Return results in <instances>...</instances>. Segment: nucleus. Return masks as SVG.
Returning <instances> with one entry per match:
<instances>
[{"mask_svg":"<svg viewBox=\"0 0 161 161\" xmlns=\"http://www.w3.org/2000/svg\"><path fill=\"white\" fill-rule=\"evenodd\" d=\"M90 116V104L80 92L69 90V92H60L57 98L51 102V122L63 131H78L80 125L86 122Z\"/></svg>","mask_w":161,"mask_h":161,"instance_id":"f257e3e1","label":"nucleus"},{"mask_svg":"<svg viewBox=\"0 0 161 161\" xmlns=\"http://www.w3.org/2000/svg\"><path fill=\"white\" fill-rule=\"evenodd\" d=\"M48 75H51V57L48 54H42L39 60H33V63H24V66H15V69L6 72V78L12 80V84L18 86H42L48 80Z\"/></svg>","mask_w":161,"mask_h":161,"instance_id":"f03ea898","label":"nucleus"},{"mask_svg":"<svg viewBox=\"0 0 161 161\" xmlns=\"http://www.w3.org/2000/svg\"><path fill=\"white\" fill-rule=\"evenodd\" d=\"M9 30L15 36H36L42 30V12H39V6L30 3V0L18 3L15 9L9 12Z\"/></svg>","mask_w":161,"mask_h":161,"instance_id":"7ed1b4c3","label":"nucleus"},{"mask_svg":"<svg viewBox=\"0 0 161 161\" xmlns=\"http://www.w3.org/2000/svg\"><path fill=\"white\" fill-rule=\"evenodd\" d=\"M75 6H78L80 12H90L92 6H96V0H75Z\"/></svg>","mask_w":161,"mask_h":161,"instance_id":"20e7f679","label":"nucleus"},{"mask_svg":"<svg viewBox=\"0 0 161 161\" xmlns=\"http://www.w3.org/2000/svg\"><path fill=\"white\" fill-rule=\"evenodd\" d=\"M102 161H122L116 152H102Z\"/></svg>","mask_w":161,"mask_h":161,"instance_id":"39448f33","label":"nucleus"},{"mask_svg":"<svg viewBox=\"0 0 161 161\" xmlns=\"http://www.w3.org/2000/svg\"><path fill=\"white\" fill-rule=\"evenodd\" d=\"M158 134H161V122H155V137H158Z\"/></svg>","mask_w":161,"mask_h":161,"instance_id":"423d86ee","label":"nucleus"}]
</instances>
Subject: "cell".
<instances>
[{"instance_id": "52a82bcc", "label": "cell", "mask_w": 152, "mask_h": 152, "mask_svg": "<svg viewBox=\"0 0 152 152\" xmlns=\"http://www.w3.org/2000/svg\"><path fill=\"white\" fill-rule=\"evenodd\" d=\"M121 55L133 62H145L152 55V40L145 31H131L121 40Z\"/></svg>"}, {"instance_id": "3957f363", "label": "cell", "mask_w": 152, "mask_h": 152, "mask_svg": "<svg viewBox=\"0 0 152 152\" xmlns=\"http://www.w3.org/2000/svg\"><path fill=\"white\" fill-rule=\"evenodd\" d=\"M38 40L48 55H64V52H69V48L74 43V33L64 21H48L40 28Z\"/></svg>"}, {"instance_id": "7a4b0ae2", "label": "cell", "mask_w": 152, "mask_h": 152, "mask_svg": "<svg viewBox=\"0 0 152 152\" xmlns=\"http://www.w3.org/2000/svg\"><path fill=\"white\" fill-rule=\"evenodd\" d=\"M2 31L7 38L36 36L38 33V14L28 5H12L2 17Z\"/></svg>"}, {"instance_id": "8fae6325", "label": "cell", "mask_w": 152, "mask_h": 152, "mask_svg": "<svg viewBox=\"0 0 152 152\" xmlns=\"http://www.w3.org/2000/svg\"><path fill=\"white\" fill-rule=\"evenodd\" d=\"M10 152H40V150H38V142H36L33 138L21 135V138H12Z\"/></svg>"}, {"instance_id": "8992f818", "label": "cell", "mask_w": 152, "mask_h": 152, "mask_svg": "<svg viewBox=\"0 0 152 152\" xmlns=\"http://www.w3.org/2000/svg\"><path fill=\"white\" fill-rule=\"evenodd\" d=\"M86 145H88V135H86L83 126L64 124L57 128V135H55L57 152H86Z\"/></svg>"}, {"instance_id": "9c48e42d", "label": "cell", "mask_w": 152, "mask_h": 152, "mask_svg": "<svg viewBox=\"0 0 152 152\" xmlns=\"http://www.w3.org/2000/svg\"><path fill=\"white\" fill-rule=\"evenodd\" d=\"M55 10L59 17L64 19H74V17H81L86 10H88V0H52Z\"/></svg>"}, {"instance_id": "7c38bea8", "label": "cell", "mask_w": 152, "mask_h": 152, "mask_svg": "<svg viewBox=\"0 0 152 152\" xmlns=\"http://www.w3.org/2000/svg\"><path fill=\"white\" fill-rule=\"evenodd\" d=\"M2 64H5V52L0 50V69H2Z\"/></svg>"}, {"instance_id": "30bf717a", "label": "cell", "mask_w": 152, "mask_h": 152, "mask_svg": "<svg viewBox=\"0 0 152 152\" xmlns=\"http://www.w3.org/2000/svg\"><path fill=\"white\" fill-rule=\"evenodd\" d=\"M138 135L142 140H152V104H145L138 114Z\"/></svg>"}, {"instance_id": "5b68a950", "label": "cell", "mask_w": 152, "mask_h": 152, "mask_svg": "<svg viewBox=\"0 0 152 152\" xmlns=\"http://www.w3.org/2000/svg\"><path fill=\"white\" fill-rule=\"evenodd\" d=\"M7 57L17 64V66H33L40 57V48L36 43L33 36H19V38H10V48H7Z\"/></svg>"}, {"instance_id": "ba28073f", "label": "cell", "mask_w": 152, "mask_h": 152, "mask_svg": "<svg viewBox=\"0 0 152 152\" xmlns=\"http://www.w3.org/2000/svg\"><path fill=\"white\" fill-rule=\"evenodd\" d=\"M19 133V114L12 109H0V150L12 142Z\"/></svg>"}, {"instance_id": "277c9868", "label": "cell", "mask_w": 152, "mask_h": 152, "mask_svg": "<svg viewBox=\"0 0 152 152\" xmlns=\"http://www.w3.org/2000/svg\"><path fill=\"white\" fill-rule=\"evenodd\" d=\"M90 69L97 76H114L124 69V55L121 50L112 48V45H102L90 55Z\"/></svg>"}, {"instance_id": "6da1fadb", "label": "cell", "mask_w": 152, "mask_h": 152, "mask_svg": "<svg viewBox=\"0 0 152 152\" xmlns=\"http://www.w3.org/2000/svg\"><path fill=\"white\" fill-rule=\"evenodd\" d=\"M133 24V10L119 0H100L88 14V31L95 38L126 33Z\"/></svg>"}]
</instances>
__________
### To do
Show each line of the listing above that contains the string "nucleus".

### Correct output
Return results in <instances>...</instances>. Segment: nucleus. Return masks as SVG.
[{"mask_svg":"<svg viewBox=\"0 0 161 161\" xmlns=\"http://www.w3.org/2000/svg\"><path fill=\"white\" fill-rule=\"evenodd\" d=\"M90 116V104L80 92L69 90V92H60L57 98L51 102V122L63 131H78L80 125L86 122Z\"/></svg>","mask_w":161,"mask_h":161,"instance_id":"f257e3e1","label":"nucleus"},{"mask_svg":"<svg viewBox=\"0 0 161 161\" xmlns=\"http://www.w3.org/2000/svg\"><path fill=\"white\" fill-rule=\"evenodd\" d=\"M48 75H51V57L48 54H42L39 60H33V63H24V66H15V69L6 72V78L12 80V84L18 86H42L48 80Z\"/></svg>","mask_w":161,"mask_h":161,"instance_id":"f03ea898","label":"nucleus"},{"mask_svg":"<svg viewBox=\"0 0 161 161\" xmlns=\"http://www.w3.org/2000/svg\"><path fill=\"white\" fill-rule=\"evenodd\" d=\"M9 30L15 36H36L42 30V12H39V6L30 3V0L18 3L15 9L9 12Z\"/></svg>","mask_w":161,"mask_h":161,"instance_id":"7ed1b4c3","label":"nucleus"},{"mask_svg":"<svg viewBox=\"0 0 161 161\" xmlns=\"http://www.w3.org/2000/svg\"><path fill=\"white\" fill-rule=\"evenodd\" d=\"M75 6H78L80 12H90L92 6H96V0H75Z\"/></svg>","mask_w":161,"mask_h":161,"instance_id":"20e7f679","label":"nucleus"},{"mask_svg":"<svg viewBox=\"0 0 161 161\" xmlns=\"http://www.w3.org/2000/svg\"><path fill=\"white\" fill-rule=\"evenodd\" d=\"M102 161H122L116 152H102Z\"/></svg>","mask_w":161,"mask_h":161,"instance_id":"39448f33","label":"nucleus"},{"mask_svg":"<svg viewBox=\"0 0 161 161\" xmlns=\"http://www.w3.org/2000/svg\"><path fill=\"white\" fill-rule=\"evenodd\" d=\"M158 134H161V122H155V137H158Z\"/></svg>","mask_w":161,"mask_h":161,"instance_id":"423d86ee","label":"nucleus"}]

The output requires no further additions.